__SET EXERCISE__: Reproduce all of the material below, swapping each occurrence of "farther" for "further" and altering nothing else. Omit the pictures from your answer.

__STORED RECORDS__:
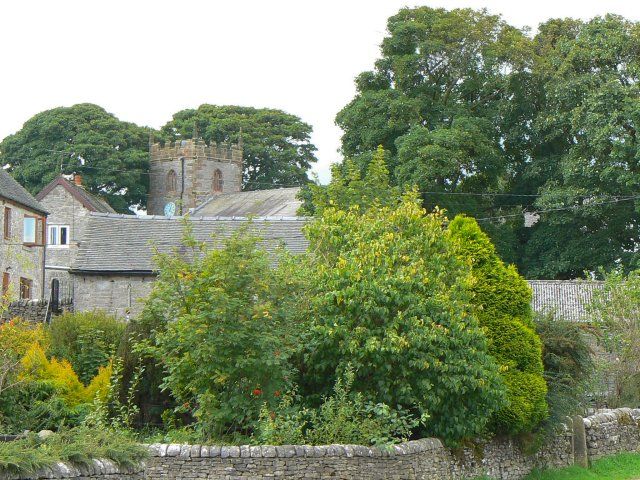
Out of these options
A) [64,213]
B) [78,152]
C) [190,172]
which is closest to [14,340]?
[64,213]

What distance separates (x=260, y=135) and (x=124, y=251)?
55.6 m

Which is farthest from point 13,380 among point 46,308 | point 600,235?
point 600,235

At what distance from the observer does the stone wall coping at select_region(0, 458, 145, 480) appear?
13.8 metres

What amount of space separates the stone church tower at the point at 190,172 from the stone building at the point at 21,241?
44208mm

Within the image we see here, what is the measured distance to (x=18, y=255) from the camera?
1849 inches

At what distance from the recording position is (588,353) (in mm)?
26703

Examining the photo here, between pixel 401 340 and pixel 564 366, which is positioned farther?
pixel 564 366

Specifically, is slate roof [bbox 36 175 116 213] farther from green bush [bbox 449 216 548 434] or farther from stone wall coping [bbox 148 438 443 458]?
stone wall coping [bbox 148 438 443 458]

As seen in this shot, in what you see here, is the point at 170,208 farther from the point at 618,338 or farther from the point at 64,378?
the point at 64,378

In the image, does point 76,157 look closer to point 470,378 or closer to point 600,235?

__WRITTEN ANSWER__:
Out of these options
A) [64,213]
B) [78,152]
C) [190,172]
which is closest to [14,340]?
[64,213]

What distance separates (x=260, y=135) and (x=124, y=251)?
55.6 m

Which is farthest from point 13,380 among point 46,308 | point 600,235?
point 600,235

At what distance from the observer does the stone wall coping at select_region(0, 458, 145, 480) appear?
13.8 metres

What amount of space separates the stone church tower at the point at 190,172 from the stone building at the point at 21,241?
44208mm

Within the image we see here, what is the measured distance to (x=18, y=255) from the camera?
1849 inches

At what distance from the recording position is (588,353) (in mm)?
26703

Examining the photo here, between pixel 401 340 and pixel 564 366, which is positioned further?
pixel 564 366

Specifically, is slate roof [bbox 36 175 116 213] further from green bush [bbox 449 216 548 434] or further from stone wall coping [bbox 148 438 443 458]?
stone wall coping [bbox 148 438 443 458]

As seen in this shot, in what you see here, is the point at 170,208 further from the point at 618,338 or further from the point at 64,378?
the point at 64,378

In the image, does point 76,157 look closer to point 470,378 or closer to point 600,235?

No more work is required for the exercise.